[Collected data entries]
........

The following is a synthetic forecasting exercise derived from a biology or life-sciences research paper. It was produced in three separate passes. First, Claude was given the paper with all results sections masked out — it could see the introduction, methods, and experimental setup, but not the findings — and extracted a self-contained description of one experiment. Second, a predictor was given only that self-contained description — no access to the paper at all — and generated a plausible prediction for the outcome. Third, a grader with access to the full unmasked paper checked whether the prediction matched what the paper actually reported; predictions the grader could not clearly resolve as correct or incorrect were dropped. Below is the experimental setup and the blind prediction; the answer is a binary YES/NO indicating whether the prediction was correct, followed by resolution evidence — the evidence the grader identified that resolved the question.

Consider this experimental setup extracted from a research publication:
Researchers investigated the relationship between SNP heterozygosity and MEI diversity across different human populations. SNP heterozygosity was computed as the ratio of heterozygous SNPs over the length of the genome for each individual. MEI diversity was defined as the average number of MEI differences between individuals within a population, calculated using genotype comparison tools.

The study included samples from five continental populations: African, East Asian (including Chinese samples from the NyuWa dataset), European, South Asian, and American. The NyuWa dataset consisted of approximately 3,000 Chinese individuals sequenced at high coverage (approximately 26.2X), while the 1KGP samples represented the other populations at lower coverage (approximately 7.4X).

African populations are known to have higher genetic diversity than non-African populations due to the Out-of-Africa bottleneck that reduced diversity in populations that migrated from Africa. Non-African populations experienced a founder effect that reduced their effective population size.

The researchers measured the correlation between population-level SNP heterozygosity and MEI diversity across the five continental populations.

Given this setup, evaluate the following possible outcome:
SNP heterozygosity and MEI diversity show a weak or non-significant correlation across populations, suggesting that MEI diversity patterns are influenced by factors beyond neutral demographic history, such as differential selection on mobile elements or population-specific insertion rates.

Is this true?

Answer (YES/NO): NO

........

Exercise objective: Above are the entries; return each one exactly.

The answer:
The following is a synthetic forecasting exercise derived from a biology or life-sciences research paper. It was produced in three separate passes. First, Claude was given the paper with all results sections masked out — it could see the introduction, methods, and experimental setup, but not the findings — and extracted a self-contained description of one experiment. Second, a predictor was given only that self-contained description — no access to the paper at all — and generated a plausible prediction for the outcome. Third, a grader with access to the full unmasked paper checked whether the prediction matched what the paper actually reported; predictions the grader could not clearly resolve as correct or incorrect were dropped. Below is the experimental setup and the blind prediction; the answer is a binary YES/NO indicating whether the prediction was correct, followed by resolution evidence — the evidence the grader identified that resolved the question.

Consider this experimental setup extracted from a research publication:
Researchers investigated the relationship between SNP heterozygosity and MEI diversity across different human populations. SNP heterozygosity was computed as the ratio of heterozygous SNPs over the length of the genome for each individual. MEI diversity was defined as the average number of MEI differences between individuals within a population, calculated using genotype comparison tools.

The study included samples from five continental populations: African, East Asian (including Chinese samples from the NyuWa dataset), European, South Asian, and American. The NyuWa dataset consisted of approximately 3,000 Chinese individuals sequenced at high coverage (approximately 26.2X), while the 1KGP samples represented the other populations at lower coverage (approximately 7.4X).

African populations are known to have higher genetic diversity than non-African populations due to the Out-of-Africa bottleneck that reduced diversity in populations that migrated from Africa. Non-African populations experienced a founder effect that reduced their effective population size.

The researchers measured the correlation between population-level SNP heterozygosity and MEI diversity across the five continental populations.

Given this setup, evaluate the following possible outcome:
SNP heterozygosity and MEI diversity show a weak or non-significant correlation across populations, suggesting that MEI diversity patterns are influenced by factors beyond neutral demographic history, such as differential selection on mobile elements or population-specific insertion rates.

Is this true?

Answer (YES/NO): NO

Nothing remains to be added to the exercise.